* _Check your understanding_
**a.** Reproduce the portion of the news article from "Patricia Ingle, 28, spent" up to and including "fever', in 2008.".
**b.** From the news article, list each point about Patricia Ingle's current condition given in the sentence that begins "She remains dependent".

* _Text section_
------------
Limerick woman with rare disease awarded €7.5m has dream home appealed

Architects say the site is the most suitable location for Patricia given her 'unique and self-evident needs'

Anne Sheridan


Anne Sheridan

Limerick woman with rare disease awarded €7.5m has dream home appealed

Patricia Ingle with Miriam O'Callaghan at her book launch

A LIMERICK woman who was awarded €7.5m in the High Court after contracting a rare disease which has left her paralysed has seen her plans of building her dream home appealed to An Bord Pleanala.

Patricia Ingle, 28, spent over 1,000 days in hospital when she was left paralysed and brain-damaged when she contracted an extremely rare disease, commonly known as 'parrot fever', in 2008. 

She remains dependent on a ventilator, has to be tube fed, is in a wheelchair, and requires constant care.

Ms Ingle, of Murroe, county Limerick, allegedly contracted the disease as a result of inhaling dust from the faeces of parrots suffering from chlamydia psittacosis - an airborne infection which can be transmitted from birds to humans – while working in the Petmania store on the Ennis Road in Limerick a decade ago.

Those acting on behalf of the family said that between 50 and 60 potential sites for a purpose-built home have been examined in recent years - since she received the 2011 settlement - but this site represents the most suitable location for Patricia given her "unique and self-evident needs."

Plans for a six-bedroom home for Ms Ingle and her family on a 3.7 hectare site at Five Cross Road, Farnane, Murroe, were recently granted planning permission by Limerick City and County Council, but have been appealed to An Bord Pleanala by a sole objector.
------------
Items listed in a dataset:
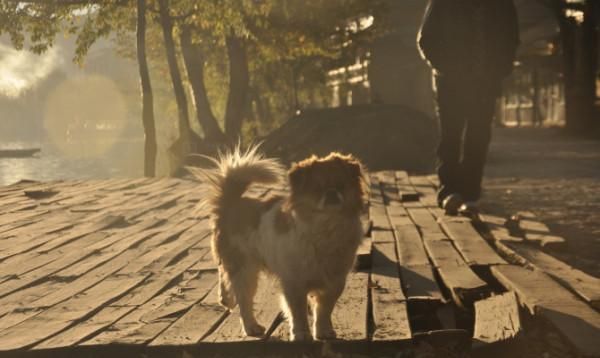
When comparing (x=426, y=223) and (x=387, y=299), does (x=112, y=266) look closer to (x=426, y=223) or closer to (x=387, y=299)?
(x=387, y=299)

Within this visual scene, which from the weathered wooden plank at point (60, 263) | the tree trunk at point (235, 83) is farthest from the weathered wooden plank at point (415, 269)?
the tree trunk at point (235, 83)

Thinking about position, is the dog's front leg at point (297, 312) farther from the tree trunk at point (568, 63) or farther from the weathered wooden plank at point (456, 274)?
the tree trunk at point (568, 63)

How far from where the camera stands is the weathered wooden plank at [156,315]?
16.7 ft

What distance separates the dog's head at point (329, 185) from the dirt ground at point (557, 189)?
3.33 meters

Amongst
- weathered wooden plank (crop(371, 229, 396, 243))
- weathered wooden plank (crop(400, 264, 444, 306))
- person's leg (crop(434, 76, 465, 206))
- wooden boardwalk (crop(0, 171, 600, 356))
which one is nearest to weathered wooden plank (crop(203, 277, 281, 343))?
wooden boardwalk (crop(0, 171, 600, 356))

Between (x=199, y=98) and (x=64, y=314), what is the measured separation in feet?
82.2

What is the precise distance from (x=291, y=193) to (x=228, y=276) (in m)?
------------
* _Answers for this exercise_
**a.**
Patricia Ingle, 28, spent over 1,000 days in hospital when she was left paralysed and brain-damaged when she contracted an extremely rare disease, commonly known as 'parrot fever', in 2008.

**b.**
- She is dependent on a ventilator.
- She has to be tube fed.
- She is in a wheelchair.
- She requires constant care.